Quale rito del passato cita la sezione del documento come esempio di ciò che una chiesa rivolta al passato vorrebbe salvare?

* _Sezione del documento_:
::::
Alla fine decide di nascondersi là dove gli uomini non l’avrebbero mai cercato: nel loro cuore.
E ’ molto bella questa leggenda perché parla di Dio che dimora in noi.
Ma è proprio quello che noi crediamo come cristiani.
Se è vero che Dio si è fatto carne, vuol dire che in tutti gli uomini c’è qualcosa di divino e che lo si ama non soltanto comunicando con lui nella propria interiorità, ma passando anche attraverso la carne, cioè attraverso l’esistenza di ogni fratello che incontriamo.
Da Dio al prossimo e dal prossimo a Dio: non si passa da un tipo di amore a un altro tipo di amore, ma si rimane sempre all’interno di un’esperienza di amore che è unica e indivisibile.
Perciò non ha alcun senso pensare che, quando in una famiglia marito e moglie si vogliono bene ed esprimono il loro amore verso i figli, abbiano sottratto qualcosa all’amore verso Dio e siano tenuti a risarcirlo con qualche pratica di culto.
Ogni espressione di amore che raggiunge una creatura umana, raggiunge al tempo stesso anche Dio che dimora segretamente in quella creatura.
Si può parlare di Dio anche senza parlare di Dio quando si parla il linguaggio dell’amore.
Ecco dove ci ha portati la domanda posta dallo scriba a Gesù: a capire che amare Dio è il comandamento più grande e che questo comandamento non ci separa dalle situazioni normali del nostro vivere, ma si invera attraverso i gesti di bontà, di pietà, di comprensione, di tenerezza che riusciamo a esprimere nella vita di tutti i giorni.

venerdì 24 ottobre 2008

Festa della dedicazione.


Baruc 3, 24-38
2 Tomoteo 2, 19-22
Giovanni 10, 22-30

Anniversario della chiesa cattedrale.
Anche a costo di apparire dissacrante, devo dire subito che la chiesa di pietra interessa fino a un certo punto, molto meno indubbiamente della chiesa di carne, la chiesa viva, fatta di pietre vive, che è la chiesa della fede.
La chiesa di pietra sembra evocare principalmente la dimensione della stabilità e della solidità.
Una chiesa che avesse come modello una di queste superbe costruzioni come il Duomo sarebbe una chiesa nostalgicamente rivolta al passato, ai tempi forti della cristianità, quando era possibile creare queste opere grandiose che esprimevano la fede di tutto un popolo.
Questa nostalgia è comprensibile, ma può essere paralizzante.
C’è il rischio di inseguire l’immagine di una chiesa statica, immobile, preoccupata unicamente della propria sopravvivenza.
Sarebbe una chiesa senza respiro, sempre sulla difensiva nei confronti di un mondo considerato come ostile.
Sarebbe una chiesa che dispensa il proprio insegnamento tradotto in certezze inoppugnabili, mortificando in tale modo gli interrogativi di ogni spirito di ricerca.
Sarebbe una chiesa preoccupata di salvare i riti del passato, come la messa in latino, mortificando in questo caso lo Spirito santo che è spirito di libertà e di creatività.
::::
* _Materiale di partenza_:
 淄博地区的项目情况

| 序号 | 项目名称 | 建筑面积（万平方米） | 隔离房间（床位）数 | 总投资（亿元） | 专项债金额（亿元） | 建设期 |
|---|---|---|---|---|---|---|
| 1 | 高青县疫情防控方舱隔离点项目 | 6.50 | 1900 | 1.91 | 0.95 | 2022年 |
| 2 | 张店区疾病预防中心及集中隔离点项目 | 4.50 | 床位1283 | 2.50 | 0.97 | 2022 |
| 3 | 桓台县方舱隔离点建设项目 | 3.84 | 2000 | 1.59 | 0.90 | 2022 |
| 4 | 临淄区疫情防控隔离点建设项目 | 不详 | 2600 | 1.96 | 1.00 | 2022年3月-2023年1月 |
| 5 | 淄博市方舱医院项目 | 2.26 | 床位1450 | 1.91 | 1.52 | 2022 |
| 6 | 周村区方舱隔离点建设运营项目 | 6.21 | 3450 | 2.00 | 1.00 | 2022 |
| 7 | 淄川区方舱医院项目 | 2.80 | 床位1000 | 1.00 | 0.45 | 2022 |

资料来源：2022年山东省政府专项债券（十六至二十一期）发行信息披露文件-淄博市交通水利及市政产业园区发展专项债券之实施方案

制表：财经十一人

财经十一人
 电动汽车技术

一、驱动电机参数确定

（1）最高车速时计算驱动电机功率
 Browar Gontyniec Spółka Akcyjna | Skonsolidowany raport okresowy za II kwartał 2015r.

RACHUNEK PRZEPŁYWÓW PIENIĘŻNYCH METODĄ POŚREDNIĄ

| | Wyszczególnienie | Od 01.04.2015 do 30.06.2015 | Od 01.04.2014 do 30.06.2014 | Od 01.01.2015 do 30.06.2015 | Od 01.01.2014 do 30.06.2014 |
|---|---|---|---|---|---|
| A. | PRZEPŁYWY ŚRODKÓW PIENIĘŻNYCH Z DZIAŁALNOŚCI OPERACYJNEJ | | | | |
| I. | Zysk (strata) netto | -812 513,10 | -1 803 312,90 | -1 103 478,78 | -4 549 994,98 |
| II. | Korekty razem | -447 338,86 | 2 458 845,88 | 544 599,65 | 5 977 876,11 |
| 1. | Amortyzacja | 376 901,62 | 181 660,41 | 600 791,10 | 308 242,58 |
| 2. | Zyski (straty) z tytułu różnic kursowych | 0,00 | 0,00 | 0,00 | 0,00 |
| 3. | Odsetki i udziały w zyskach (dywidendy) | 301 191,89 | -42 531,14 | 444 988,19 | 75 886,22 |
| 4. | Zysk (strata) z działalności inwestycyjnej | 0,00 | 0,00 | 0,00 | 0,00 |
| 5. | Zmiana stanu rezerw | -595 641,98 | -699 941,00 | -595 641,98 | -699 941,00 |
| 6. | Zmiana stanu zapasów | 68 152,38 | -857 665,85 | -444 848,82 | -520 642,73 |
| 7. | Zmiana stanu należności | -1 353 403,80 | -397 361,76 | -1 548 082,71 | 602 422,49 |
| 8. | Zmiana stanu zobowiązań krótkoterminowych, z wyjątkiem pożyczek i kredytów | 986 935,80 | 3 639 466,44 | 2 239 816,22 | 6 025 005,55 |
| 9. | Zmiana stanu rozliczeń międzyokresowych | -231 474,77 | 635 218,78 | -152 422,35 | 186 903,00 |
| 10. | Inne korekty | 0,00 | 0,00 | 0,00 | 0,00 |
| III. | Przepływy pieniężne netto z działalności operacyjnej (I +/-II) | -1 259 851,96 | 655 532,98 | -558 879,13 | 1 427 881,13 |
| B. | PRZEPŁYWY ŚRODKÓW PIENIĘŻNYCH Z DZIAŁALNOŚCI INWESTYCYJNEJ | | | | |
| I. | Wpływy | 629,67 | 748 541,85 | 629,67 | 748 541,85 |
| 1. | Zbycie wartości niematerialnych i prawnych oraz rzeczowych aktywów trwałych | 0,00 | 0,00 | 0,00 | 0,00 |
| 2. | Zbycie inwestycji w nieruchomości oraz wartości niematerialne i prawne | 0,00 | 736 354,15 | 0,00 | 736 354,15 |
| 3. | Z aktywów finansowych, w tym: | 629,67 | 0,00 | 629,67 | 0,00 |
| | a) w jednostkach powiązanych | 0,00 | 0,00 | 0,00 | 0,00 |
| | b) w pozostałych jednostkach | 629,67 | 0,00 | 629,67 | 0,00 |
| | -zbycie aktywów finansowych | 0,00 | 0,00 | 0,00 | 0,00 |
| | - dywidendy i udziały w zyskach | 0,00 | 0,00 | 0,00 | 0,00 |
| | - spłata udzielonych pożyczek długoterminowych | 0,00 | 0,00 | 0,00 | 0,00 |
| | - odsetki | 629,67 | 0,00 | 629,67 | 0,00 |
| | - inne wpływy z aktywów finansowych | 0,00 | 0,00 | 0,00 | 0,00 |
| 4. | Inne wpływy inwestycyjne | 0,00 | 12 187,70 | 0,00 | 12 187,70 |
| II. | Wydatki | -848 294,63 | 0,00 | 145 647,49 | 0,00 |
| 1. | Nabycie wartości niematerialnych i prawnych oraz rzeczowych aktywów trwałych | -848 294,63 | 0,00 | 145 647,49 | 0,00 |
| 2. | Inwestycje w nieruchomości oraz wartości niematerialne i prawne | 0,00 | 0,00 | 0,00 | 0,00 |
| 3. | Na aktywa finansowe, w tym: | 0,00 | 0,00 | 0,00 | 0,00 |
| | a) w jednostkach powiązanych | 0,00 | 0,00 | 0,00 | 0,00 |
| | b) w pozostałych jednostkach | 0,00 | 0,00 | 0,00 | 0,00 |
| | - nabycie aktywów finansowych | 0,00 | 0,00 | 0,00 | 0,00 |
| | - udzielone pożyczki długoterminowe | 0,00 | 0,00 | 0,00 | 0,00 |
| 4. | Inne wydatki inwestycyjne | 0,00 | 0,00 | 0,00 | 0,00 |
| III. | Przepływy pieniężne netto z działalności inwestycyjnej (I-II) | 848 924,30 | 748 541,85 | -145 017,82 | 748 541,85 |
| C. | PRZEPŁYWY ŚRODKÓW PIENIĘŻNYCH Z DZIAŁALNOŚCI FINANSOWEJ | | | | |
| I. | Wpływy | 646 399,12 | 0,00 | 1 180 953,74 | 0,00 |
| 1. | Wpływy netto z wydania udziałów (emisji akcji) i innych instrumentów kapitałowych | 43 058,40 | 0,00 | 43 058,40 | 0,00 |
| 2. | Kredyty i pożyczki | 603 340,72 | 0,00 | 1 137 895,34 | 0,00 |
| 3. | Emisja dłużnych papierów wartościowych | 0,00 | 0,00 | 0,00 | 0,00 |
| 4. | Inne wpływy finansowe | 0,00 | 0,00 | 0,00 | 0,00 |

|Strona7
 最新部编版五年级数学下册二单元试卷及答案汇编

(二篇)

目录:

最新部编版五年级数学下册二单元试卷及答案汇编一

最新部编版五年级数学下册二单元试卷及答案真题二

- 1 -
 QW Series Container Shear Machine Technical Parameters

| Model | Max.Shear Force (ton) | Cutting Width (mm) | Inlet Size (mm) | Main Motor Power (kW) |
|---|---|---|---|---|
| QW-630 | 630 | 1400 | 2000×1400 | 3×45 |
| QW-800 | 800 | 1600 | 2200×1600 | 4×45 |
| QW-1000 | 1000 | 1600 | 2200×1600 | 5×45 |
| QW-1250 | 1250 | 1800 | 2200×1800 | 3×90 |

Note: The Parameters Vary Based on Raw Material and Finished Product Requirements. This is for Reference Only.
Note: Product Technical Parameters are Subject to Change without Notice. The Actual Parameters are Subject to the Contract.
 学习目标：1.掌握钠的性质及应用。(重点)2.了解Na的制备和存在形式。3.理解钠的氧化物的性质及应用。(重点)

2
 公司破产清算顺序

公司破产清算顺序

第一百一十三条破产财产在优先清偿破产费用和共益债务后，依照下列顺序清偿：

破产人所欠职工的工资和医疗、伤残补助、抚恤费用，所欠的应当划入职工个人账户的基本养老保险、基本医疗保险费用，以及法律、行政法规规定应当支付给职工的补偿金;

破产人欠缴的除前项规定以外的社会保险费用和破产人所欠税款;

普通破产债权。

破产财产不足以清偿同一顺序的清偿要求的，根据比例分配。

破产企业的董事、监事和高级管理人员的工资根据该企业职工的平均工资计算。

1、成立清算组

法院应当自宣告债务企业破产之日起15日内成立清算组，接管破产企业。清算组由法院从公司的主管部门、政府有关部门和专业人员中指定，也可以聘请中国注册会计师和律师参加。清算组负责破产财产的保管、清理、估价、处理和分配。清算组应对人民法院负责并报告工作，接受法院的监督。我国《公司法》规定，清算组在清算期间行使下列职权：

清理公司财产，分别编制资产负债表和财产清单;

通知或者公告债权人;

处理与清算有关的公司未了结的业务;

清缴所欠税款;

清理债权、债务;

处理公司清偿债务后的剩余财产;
::::
* _Risposta_: La messa in latino.